Et puis, au delà de la peinture détaillée des faits, ce premier roman est aussi une oeuvre romanesque forte, solidement construite, avec des personnages auxquels l’on s’attache, à commencer par Rose et Daniel, le couple Tutsi séparé par les événements, et qui essaie de se retrouver. Le roman alterne entre le journal de Rose, qui écrit pour survivre, et le point de vue de Sacha, témoin occidental impuissant face à l’horreur, qui tente en vain de se servir de sa plume pour décrire l’indicible.
Cette question de parvenir à dire l’horreur, Yoan Smadja s’en saisit à bras-le-corps, sans apporter de réponse facile. L’urgence de vivre, la nécessité de dire, le silence face à l’innommable sont au coeur du livre, avec une justesse de chaque instant.
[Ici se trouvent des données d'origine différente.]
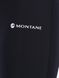 Штани чоловічі Montane Dragon Long Trail Tights, Black, S (5056237062453)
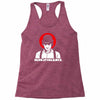 clockwork orange (2) Racerback Tank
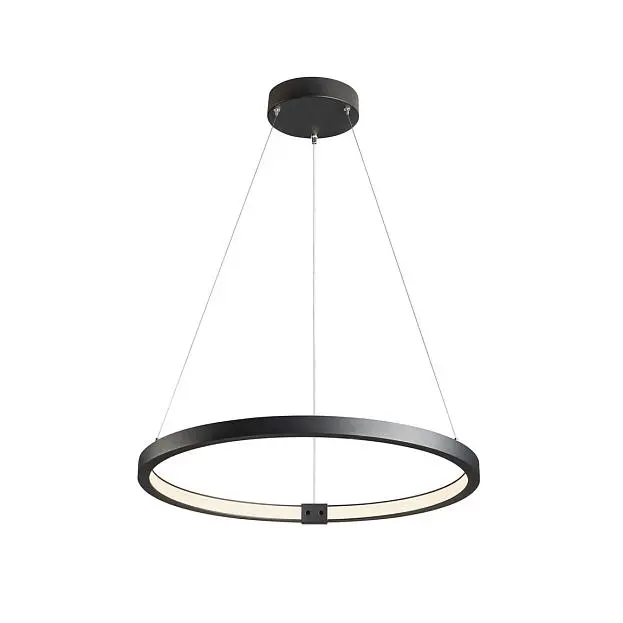 Подвесной светильник SLV 1002909 ONE 60 DALI PD Подвесной светильник SLV 1002909 ONE 60 DALI PD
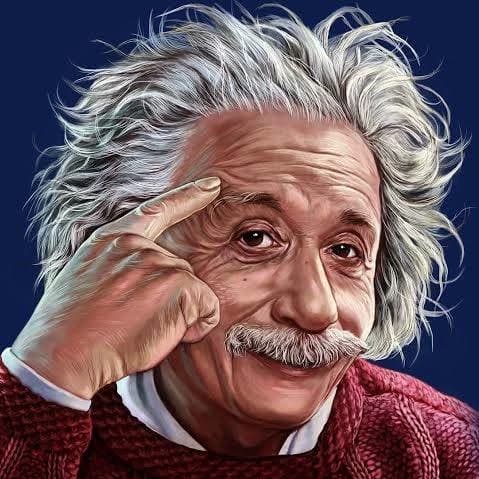 Albert Einstein Theoretical physicist thumbnail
Malgré la dureté du sujet et le sentiment d’horreur qui se dégage de plusieurs passages (notamment celui dans l’église), c’est bien cet incroyable élan de vie qui émane de J’ai cru qu’ils enlevaient toute trace de toi qui bouleverse autant, jusque dans sa poignante conclusion. Le sentiment de gâchis est bien là — le massacre aurait pu être évité ou du moins limité avec une intervention de la communauté internationale — mais l’oeuvre de Yoan Smadja sait également parler de résilience et réconcilier ses personnages avec leur histoire. En ce sens, ce roman effectue un travail de mémoire dont nous avons bien besoin, à l’heure où le massacre des Peuls au Mali se déroule dans une quasi-indifférence.